» Texto dado:
★ ★ ★ ★ ★ ★ ★

Fue un honor y una experiencia maravillosa. Mars Attacks! me permitió salir del realismo en el que había trabajado tantos años y diseñar cosas más inusuales. Encontrar el estilo físico de la película fue un reto enorme. Una vez reuní mis ideas, se las mostré a Tim y las aprobó. Lo fantástico de trabajar con alguien como Tim Burton es que es un artista y entiende muy bien cómo trabaja el artista. Da mucha libertad para experimentar y descubrir lo que estás intentando obtener. Solo interviene cuando ve el trabajo y entonces colabora para ajustar detalles. Fue un proyecto gigantesco: rodamos en Los Ángeles, Las Vegas, Kansas y Washington D.C., y se extendió durante más de 14 meses, que es mucho tiempo.

Trabajar con alguien como Tim Burton es fantástico porque es un artista y entiende a los artistas

¿De qué manera puede ayudar la inteligencia artificial a los diseñadores de producción? 

Creo que la IA va a impactar en muchos aspectos del proceso cinematográfico, pero desde mi punto de vista ninguno será bueno. Lo maravilloso del cine es lo que el espíritu humano aporta al trabajo y a cada proyecto. Eliminar eso sólo perjudicará el resultado. No podemos detener la IA, así que quienes hacemos este trabajo tendremos que ser quienes formulen las preguntas adecuadas para guiar las soluciones que ofrezca. Afortunadamente, yo ya estoy en el tercer acto de mi carrera así que no me afectará tanto, pero sí a las generaciones futuras. Lo único que espero es que las películas sigan teniendo corazón y alma.

¿De qué películas se siente más orgulloso y cuáles fueron las más difíciles?

★ ★ ★ ★ ★ ★ ★

Ítems guardados de una colección
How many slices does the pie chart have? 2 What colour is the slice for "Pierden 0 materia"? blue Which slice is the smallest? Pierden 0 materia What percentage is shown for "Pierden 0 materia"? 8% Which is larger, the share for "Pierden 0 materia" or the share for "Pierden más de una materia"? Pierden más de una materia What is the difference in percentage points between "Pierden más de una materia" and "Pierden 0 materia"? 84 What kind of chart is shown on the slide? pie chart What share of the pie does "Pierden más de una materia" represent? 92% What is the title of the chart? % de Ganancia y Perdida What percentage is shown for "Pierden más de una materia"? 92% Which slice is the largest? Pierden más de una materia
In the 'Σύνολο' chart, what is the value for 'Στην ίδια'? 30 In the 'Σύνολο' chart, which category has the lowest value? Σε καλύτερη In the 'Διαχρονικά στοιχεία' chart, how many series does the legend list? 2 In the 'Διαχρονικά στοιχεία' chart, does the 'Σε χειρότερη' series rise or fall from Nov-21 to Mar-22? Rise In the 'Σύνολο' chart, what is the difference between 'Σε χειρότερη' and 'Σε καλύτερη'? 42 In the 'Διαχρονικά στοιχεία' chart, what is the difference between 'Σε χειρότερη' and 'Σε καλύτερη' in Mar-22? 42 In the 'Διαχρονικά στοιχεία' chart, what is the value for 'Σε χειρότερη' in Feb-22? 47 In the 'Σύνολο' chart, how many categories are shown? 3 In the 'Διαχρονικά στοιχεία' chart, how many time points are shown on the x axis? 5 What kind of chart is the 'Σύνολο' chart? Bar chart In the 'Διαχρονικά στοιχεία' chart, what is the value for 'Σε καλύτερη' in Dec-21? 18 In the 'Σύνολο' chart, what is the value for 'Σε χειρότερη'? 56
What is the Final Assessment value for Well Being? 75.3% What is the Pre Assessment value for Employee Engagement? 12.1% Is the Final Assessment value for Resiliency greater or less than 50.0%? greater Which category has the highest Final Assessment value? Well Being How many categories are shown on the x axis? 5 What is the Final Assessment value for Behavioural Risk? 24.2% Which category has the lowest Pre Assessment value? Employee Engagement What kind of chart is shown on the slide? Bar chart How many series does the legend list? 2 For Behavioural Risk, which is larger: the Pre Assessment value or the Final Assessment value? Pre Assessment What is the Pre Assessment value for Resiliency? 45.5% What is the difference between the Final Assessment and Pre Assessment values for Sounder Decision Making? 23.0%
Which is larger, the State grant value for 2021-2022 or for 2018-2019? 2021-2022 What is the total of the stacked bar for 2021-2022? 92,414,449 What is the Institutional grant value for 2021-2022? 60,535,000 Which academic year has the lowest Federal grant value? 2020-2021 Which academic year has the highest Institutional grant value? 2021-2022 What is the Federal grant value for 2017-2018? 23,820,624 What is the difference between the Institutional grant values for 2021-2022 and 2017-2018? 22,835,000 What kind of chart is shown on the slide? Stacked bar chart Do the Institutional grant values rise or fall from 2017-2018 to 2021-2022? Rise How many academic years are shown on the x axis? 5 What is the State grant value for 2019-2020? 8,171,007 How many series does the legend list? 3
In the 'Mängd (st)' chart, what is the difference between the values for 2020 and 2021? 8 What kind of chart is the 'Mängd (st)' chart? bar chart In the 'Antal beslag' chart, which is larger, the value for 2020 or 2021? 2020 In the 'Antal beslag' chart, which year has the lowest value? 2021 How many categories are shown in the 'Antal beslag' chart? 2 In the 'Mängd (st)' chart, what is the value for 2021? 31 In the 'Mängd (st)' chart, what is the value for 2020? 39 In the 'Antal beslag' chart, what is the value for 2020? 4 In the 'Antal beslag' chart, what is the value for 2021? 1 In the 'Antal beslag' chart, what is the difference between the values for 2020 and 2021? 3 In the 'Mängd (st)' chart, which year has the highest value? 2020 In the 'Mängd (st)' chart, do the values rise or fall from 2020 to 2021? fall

★ ★ ★ ★ ★ ★ ★

» Consigna de trabajo A: Escribe el tramo de la entrevista que va desde "Fue un honor" hasta "diseñadores de producción?".
» Consigna de trabajo B: Según la entrevista, ¿en qué lugares se rodó Mars Attacks!?
Los ítems no hacen falta para nada de lo que se pide.

» Solución del ejercicio A:
Fue un honor y una experiencia maravillosa. Mars Attacks! me permitió salir del realismo en el que había trabajado tantos años y diseñar cosas más inusuales. Encontrar el estilo físico de la película fue un reto enorme. Una vez reuní mis ideas, se las mostré a Tim y las aprobó. Lo fantástico de trabajar con alguien como Tim Burton es que es un artista y entiende muy bien cómo trabaja el artista. Da mucha libertad para experimentar y descubrir lo que estás intentando obtener. Solo interviene cuando ve el trabajo y entonces colabora para ajustar detalles. Fue un proyecto gigantesco: rodamos en Los Ángeles, Las Vegas, Kansas y Washington D.C., y se extendió durante más de 14 meses, que es mucho tiempo.

Trabajar con alguien como Tim Burton es fantástico porque es un artista y entiende a los artistas

¿De qué manera puede ayudar la inteligencia artificial a los diseñadores de producción?

» Solución del ejercicio B: En Los Ángeles, Las Vegas, Kansas y Washington D.C.